The nginx-sflow-module project is an open source implementation of sFlow monitoring for the Nginx (pronounced engine x) web server. The module exports the counter and transaction structures discussed in sFlow for HTTP.
The advantage of using sFlow is the scalability it offers for monitoring the performance of large web server clusters or load balancers where request rates are high and conventional logging solutions generate too much data or impose excessive overhead. Real-time monitoring of HTTP provides essential visibility into the performance of large-scale, complex, multi-layer services constructed using Representational State Transfer (REST) architectures. In addition, monitoring HTTP services using sFlow is part of an integrated performance monitoring solution that provides real-time visibility into applications, servers and switches (see sFlow Host Structures).
The nginx-sflow-module software is designed to integrate with the Host sFlow agent to provide a complete picture of server performance. Download, install and configure Host sFlow before proceeding to install nginx-sflow-module - see Installing Host sFlow on a Linux Server. There are a number of options for analyzing cluster performance using Host sFlow, including Ganglia and sFlowTrend.
Note: the nginx-sflow-module picks up its configuration from the Host sFlow agent.

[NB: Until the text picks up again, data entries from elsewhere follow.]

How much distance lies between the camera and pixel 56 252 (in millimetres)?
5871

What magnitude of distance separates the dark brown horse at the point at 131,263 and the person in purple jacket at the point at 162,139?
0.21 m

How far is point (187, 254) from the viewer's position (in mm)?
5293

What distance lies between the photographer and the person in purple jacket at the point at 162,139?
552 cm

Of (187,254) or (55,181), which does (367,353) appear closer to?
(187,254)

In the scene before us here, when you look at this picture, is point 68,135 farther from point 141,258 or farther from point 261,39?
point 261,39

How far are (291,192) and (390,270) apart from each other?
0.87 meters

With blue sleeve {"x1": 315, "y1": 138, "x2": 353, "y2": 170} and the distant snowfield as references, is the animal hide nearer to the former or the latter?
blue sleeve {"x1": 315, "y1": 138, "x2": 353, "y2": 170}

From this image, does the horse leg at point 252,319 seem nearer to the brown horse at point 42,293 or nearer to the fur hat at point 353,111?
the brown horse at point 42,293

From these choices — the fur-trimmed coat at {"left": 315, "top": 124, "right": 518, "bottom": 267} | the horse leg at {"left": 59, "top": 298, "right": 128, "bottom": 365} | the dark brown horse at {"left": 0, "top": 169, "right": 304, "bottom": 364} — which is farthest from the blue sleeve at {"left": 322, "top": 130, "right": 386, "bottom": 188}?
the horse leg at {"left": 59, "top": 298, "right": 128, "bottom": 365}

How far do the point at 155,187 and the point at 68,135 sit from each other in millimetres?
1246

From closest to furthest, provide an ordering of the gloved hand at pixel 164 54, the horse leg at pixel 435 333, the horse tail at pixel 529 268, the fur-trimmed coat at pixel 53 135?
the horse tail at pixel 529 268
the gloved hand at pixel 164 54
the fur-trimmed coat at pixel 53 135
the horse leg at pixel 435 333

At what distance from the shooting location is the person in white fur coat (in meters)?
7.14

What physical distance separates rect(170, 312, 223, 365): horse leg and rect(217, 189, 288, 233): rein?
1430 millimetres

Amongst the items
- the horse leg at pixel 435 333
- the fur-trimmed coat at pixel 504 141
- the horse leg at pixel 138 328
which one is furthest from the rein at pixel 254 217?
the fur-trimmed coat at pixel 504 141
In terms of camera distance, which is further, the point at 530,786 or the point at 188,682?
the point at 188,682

The Host sFlow sampling.http setting can be used to override the default sampling setting to set a specific sampling rate for HTTP requests.

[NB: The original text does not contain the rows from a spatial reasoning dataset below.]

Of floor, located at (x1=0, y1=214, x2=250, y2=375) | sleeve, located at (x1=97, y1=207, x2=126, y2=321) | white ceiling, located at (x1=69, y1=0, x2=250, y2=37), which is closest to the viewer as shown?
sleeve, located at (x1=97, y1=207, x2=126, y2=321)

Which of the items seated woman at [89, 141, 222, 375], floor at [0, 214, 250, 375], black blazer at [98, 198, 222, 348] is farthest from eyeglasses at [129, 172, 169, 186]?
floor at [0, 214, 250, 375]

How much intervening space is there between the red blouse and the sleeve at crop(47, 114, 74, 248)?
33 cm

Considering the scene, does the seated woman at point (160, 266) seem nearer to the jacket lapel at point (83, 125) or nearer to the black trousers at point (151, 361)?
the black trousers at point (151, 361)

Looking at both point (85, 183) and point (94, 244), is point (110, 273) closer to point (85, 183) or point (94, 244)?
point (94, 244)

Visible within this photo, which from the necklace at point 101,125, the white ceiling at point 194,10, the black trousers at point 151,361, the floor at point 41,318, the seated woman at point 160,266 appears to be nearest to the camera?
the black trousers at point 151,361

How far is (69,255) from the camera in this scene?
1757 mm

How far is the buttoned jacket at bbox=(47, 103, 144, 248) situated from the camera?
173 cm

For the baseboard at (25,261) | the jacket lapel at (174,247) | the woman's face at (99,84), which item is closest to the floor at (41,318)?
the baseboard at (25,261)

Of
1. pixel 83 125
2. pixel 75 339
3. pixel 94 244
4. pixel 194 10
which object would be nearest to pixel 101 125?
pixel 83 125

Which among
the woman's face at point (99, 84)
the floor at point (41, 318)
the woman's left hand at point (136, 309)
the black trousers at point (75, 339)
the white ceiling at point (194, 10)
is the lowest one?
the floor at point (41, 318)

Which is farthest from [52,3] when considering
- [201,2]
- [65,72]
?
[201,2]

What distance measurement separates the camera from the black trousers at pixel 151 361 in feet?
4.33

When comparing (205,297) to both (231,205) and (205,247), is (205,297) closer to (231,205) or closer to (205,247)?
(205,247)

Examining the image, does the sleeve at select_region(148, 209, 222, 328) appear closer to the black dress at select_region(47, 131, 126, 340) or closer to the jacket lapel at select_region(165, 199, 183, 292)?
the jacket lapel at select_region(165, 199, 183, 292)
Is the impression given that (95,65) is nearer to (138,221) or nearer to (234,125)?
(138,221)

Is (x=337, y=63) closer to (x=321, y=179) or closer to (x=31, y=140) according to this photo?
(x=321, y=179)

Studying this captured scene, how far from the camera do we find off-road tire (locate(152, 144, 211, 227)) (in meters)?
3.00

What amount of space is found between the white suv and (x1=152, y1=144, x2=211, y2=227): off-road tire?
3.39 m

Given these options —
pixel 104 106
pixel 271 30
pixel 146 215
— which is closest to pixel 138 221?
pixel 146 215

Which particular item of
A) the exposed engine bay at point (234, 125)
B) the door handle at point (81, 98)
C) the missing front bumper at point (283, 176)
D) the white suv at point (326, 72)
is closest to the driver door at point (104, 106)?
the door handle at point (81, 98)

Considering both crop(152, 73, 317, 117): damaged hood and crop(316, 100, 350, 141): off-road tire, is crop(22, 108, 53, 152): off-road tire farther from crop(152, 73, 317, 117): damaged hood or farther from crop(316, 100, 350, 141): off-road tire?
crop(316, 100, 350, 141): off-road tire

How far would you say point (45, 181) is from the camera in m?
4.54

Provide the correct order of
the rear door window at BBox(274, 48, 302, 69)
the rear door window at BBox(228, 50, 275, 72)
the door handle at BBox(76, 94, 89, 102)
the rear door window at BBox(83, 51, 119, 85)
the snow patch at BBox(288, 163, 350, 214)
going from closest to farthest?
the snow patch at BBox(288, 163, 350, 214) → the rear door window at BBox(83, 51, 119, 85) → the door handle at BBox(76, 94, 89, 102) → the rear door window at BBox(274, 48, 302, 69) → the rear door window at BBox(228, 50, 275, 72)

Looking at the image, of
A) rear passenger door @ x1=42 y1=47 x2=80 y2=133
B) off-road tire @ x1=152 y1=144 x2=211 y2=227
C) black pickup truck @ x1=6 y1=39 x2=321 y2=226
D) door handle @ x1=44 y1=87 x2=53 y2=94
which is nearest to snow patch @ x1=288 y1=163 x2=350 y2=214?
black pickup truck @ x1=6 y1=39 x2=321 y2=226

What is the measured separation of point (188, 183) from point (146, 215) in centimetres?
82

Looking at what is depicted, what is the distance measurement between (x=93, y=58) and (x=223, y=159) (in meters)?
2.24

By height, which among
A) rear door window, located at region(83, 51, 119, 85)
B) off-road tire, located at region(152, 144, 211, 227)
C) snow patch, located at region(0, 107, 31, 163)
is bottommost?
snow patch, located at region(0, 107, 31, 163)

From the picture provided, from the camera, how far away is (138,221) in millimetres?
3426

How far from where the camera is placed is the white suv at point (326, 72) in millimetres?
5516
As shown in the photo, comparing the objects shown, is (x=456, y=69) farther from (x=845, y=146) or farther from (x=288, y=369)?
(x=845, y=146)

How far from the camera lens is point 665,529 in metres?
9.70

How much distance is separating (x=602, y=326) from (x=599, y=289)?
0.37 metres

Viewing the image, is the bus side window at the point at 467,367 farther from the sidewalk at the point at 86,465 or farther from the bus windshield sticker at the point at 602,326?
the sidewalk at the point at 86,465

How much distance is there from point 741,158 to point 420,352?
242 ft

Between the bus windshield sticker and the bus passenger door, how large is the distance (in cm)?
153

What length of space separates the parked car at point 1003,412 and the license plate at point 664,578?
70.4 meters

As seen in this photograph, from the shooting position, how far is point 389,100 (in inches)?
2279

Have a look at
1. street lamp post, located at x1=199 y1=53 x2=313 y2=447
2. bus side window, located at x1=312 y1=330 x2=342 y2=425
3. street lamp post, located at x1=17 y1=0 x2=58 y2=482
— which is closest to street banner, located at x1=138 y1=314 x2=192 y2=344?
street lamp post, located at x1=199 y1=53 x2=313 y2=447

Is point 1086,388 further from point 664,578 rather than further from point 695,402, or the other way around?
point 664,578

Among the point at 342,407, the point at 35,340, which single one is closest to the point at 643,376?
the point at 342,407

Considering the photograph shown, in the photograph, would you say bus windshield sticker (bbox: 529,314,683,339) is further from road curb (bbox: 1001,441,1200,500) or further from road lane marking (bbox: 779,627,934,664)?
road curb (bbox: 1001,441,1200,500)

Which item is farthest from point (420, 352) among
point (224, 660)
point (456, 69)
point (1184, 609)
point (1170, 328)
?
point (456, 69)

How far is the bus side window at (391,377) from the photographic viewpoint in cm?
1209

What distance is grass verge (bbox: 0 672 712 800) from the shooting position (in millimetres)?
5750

Next, download the nginx sources from http://wiki.nginx.org/Install and the nginx-sflow-module sources from http://nginx-sflow-module.googlecode.com/. The following commands compile and install nginx with the sflow-module:
tar -xvzf nginx-sflow-module-0.9.3.tar.gz tar -xvzf nginx-1.0.0.tar.gz cd nginx-1.0.0 ./configure --add-module=/root/nginx-sflow-module-0.9.3 make make install
Once installed, the nginx-sflow-module will stream measurements to a central sFlow Analyzer. Currently the only software that can decode HTTP sFlow is sflowtool. Download, compile and install the latest sflowtool sources on the system your are using to receive sFlow from the servers in the nginx cluster.

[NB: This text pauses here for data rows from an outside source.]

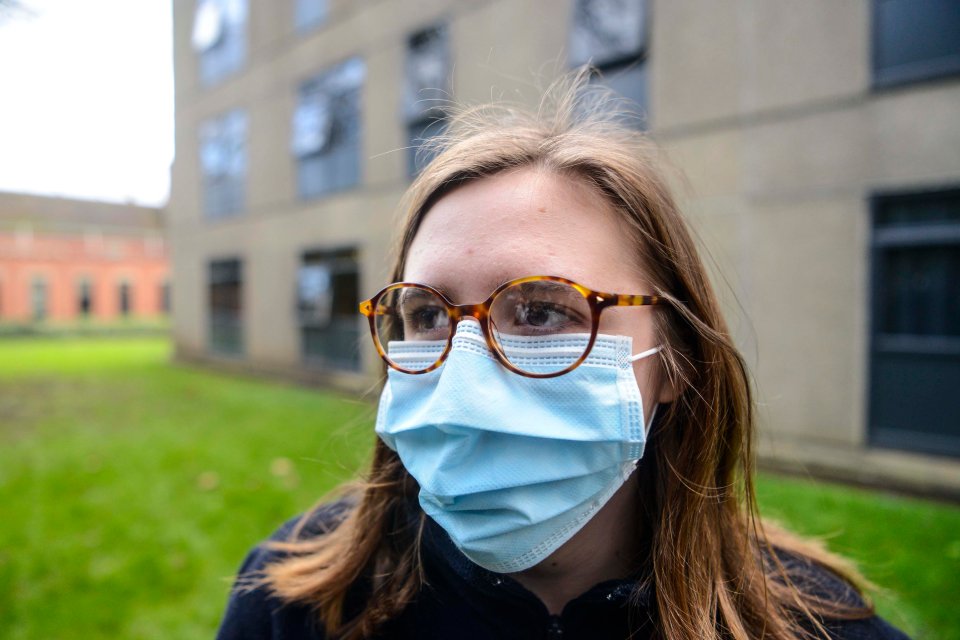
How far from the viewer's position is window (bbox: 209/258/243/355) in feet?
48.2

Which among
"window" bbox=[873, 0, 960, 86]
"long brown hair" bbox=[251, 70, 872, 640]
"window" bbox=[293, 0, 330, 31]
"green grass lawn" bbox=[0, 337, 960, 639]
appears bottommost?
"green grass lawn" bbox=[0, 337, 960, 639]

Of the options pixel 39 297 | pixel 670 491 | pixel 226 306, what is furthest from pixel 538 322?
pixel 39 297

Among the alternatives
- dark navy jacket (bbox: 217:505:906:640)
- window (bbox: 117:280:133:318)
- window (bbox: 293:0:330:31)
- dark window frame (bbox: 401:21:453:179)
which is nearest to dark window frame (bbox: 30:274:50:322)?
window (bbox: 117:280:133:318)

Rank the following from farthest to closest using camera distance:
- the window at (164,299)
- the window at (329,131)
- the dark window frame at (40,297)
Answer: the window at (164,299) → the dark window frame at (40,297) → the window at (329,131)

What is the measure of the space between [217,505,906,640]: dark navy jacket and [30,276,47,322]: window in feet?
173

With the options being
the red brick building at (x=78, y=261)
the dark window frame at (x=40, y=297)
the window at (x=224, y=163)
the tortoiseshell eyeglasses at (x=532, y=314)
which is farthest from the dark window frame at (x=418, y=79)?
the dark window frame at (x=40, y=297)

Running sflowtool will display output of the form:
[pp@test]$ /usr/local/bin/sflowtool startDatagram ================================= datagramSourceIP 10.0.0.111 datagramSize 116 unixSecondsUTC 1294273499 datagramVersion 5 agentSubId 6486 agent 10.0.0.150 packetSequenceNo 6 sysUpTime 44000 samplesInPacket 1 startSample ---------------------- sampleType_tag 0:2 sampleType COUNTERSSAMPLE sampleSequenceNo 6 sourceId 3:65537 counterBlock_tag 0:2201 http_method_option_count 0 http_method_get_count 247 http_method_head_count 0 http_method_post_count 2 http_method_put_count 0 http_method_delete_count 0 http_method_trace_count 0 http_methd_connect_count 0 http_method_other_count 0 http_status_1XX_count 0 http_status_2XX_count 214 http_status_3XX_count 35 http_status_4XX_count 0 http_status_5XX_count 0 http_status_other_count 0 endSample ---------------------- startSample ---------------------- sampleType_tag 0:1 sampleType FLOWSAMPLE sampleSequenceNo 3434 sourceId 3:65537 meanSkipCount 2 samplePool 7082 dropEvents 0 inputPort 0 outputPort 1073741823 flowBlock_tag 0:2100 extendedType socket4 socket4_ip_protocol 6 socket4_local_ip 10.0.0.150 socket4_remote_ip 10.1.1.63 socket4_local_port 80 socket4_remote_port 61401 flowBlock_tag 0:2201 flowSampleType http http_method 2 http_protocol 1001 http_uri /favicon.ico http_host 10.0.0.150 http_referrer http://10.0.0.150/membase.php http_useragent Mozilla/5.0 (Macintosh; U; Intel Mac OS X 10_6_5; en-us) AppleW http_bytes 284 http_duration_uS 335 http_status 404 endSample ---------------------- endDatagram =================================
The -H option causes sflowtool to output the HTTP request samples using the combined log format:
[pp@test]$ /usr/local/bin/sflowtool -H 10.1.1.63 - - [05/Jan/2011:22:39:50 -0800] "GET /membase.php HTTP/1.1" 200 3494 "-" "Mozilla/5.0 (Macintosh; U; Intel Mac OS X 10_6_5; en-us) AppleW" 10.1.1.63 - - [05/Jan/2011:22:39:50 -0800] "GET /favicon.ico HTTP/1.1" 404 284 "http://10.0.0.150/membase.php" "Mozilla/5.0 (Macintosh; U; Intel Mac OS X 10_6_5; en-us) AppleW"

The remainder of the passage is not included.